• [Given task] Carry on the text about the 1973 Ripon by-election, starting right after its final sentence.

── Excerpted text ──

= 1973 Ripon by-election =

1973 UK Parliamentary by-election

The 1973 Ripon by-election was a parliamentary by-election held on 26 July 1973 for the British House of Commons constituency of Ripon.

The by-election took place during the 1970s Liberal revival. This seat and Isle of Ely were gained on the same day, the third and fourth Liberal gains during the Parliament. This was the first time the Liberal Party had made two by-election gains on the same day, since winning both seats in a two-member constituency at the 1899 Oldham by-election. The Party had last gained two seats, in different constituencies on the same day, at the 1896 Frome by-election and the 1896 Wick Burghs by-election held on 2 June 1896.

───
── Listed entries ──

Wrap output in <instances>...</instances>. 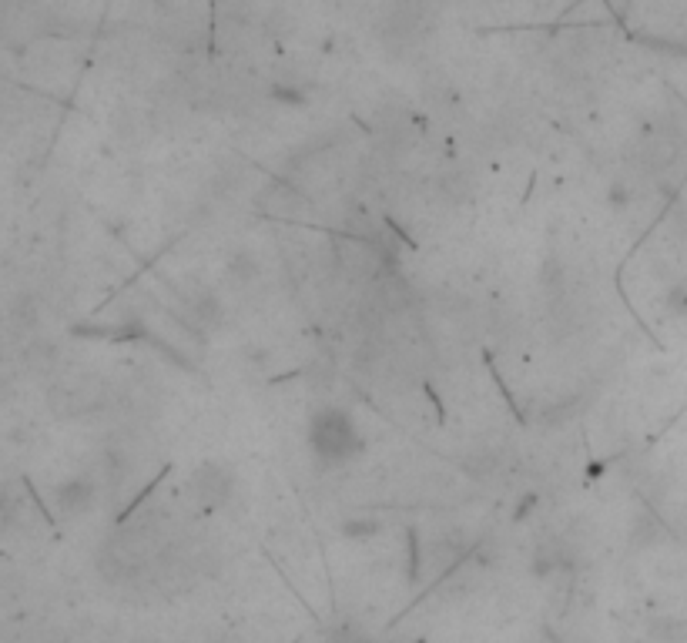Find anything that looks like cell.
I'll use <instances>...</instances> for the list:
<instances>
[{
  "label": "cell",
  "mask_w": 687,
  "mask_h": 643,
  "mask_svg": "<svg viewBox=\"0 0 687 643\" xmlns=\"http://www.w3.org/2000/svg\"><path fill=\"white\" fill-rule=\"evenodd\" d=\"M309 443H312V453L326 459V463H346L349 456H356L362 449L359 429L352 426V416L336 406H326L312 416Z\"/></svg>",
  "instance_id": "6da1fadb"
}]
</instances>
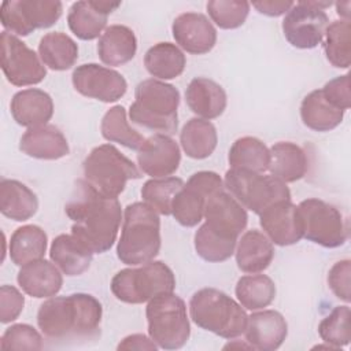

───

• [Output of the task]
== Previous MP ==
The seat had become vacant when the constituency's Member of Parliament (MP), Sir Malcolm Stoddart-Scott (23 September 1901 – 15 June 1973), died. Stoddart-Scott, a Conservative, had been MP for Pudsey and Otley from 1945 - 1950 and had represented Ripon from 1950.

== Candidates ==
Four candidates were nominated. The list below is set out in descending order of the number of votes received at the by-election.

1. The Liberal Party candidate was David Austick. He was a bookseller and a West Yorkshire County Councillor. Austick was born on 8 March 1920 and died on 9 February 1997.

Austick won the by-election, in a seat in which his party had finished third in the 1970 general election. He lost the constituency to the Conservatives in the February 1974 general election. Austick subsequently contested Ripon in October 1974 and Cheadle in 1979. He also contested the Leeds constituency for the European Parliament, in the election of 1979.

2. The Conservative candidate was Keith Hampson, born on 14 August 1943. He was a former assistant to the Conservative Prime Minister, Edward Heath and a university lecturer.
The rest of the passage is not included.